Estimant que les "bons vieux gazons, et les technologies d'avant ne sont peut-être pas mortes, contrairement à ce que pensaient certains gestionnaires de stade et des consultants ultra enthousiastes...", Arnaud Dugast rappelle surtout que plus que la technologie choisie, c'est l'absence de plan B qui risque de pêcher dans le cas du Matmut Atlantique.

"J'ai le sentiment qu'on est parti du postulat que rien ne pouvait arriver avec ce produit. Visiblement ce n'est pas le cas, et on sait maintenant que le remplacement de la pelouse devrait coûter entre 450 et 500.000 euros. En clair nous sommes trois fois moins chers pour la même opération ! Entendons nous bien, je ne reprocherai jamais à SBA de ne pas nous avoir choisis pour équiper le stade en gazon. Ce que je regrette en revanche c'est qu'aucune sécurité n'ait été prise en cas de problème."

Arnaud Dugast se souvient sans doute qu'au départ de l'aventure AirFibr, SBA avait évoqué la possibilité de réserver une pelouse de secours auprès de sa société... mais finalement l'idée aurait été abandonnée.

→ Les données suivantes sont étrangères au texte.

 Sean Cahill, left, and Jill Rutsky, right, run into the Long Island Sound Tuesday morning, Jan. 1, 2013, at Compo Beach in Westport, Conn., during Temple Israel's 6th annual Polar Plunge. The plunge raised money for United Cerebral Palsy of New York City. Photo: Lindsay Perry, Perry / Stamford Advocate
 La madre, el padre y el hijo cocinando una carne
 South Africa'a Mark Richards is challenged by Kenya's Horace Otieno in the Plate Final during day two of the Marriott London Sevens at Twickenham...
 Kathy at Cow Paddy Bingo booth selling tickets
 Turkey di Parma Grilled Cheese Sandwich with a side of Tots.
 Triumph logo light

"Aujourd'hui, si nous sommes amenés à livrer une pelouse au Matmut, il faut savoir que sur ce substrat, ce ne sera qu'une pelouse temporaire, un dépannage qui permettra au club de jouer. Si nous mettrons alors tous les moyens possible pour répondre aux exigences techniques de notre client, àce jour, nous ne sommes pas en mesure de fournir une pelouse sur substrat AirFibr parce que nous n'avons jamais été missionné pour ce travail. Et dire qu'avec la technique classique, celle du stade Chaban Delmas, aujourd'hui pratiquée par les rugbymen de l'UBB, la pelouse du Matmut aurait pu être replaquée deux fois dans la même saison pour le même coût."

Fini le pari sportif, CoverGarden parie désormais sur les particuliers

Pour Arnaud Dugast, derrière le problème de pythium rencontré par les stades de Bordeaux, Toulouse et Bastia, se cachent les difficultés des entreprises à faire du business avec le monde sportif.

"Le business du sport est irrationnel. Les décideurs s'emballent parfois pour des techniques innovantes parce qu'elles fonctionnent sous certaines latitudes, sous certains climats ou dans certains stades. Nous on sème 12 mois à l'avance des pelouses alors que ce marché est extrêmement volatil et irrationnel. Certes, nos techniques ne proposent pas des solutions idéales, mais désormais il est difficile pour un acteur comme nous d'investir en R&D sans savoir ce qu'au bout du compte on va vendre car nos clients potentiels... Dans le monde du foot, on oublie par exemple que le Barcelone a été champion d'Espagne et d'Europe à de nombreuses reprises sur une pelouse tout ce qu'il y a de plus traditionnelle..."

Un gazon plusieurs fois sacré qui est sorti tout droit des pépinières situées au Barp de la société girondine qui cherche de plus en plus à se détacher du marché de la fourniture de gazons sportifs.

"Nous sommes toujours présents sur ce marché qui a fait notre histoire, et sommes toujours aptes à trouver les meilleures solution techniques pour les stades, ici en France et dans toute l'Europe. Mais désormais ce marché n'est plus le principal relais de croissance pour nous."

Pour CoverGarden, désormais, c'est le marché du particulier  qui représente l'avenir.

"Ce marché est ultra porteur. La pelouse pour particulier, et mieux encore, l'entretien de la pelouse pour particulier, représente un secteur en forte croissance. Nous venons de créer une marque pour un nouveau service : CoverGarden Guard. Ce choix porte notre croissance et génère actuellement des embauches", assure le PDG de CoverGarden.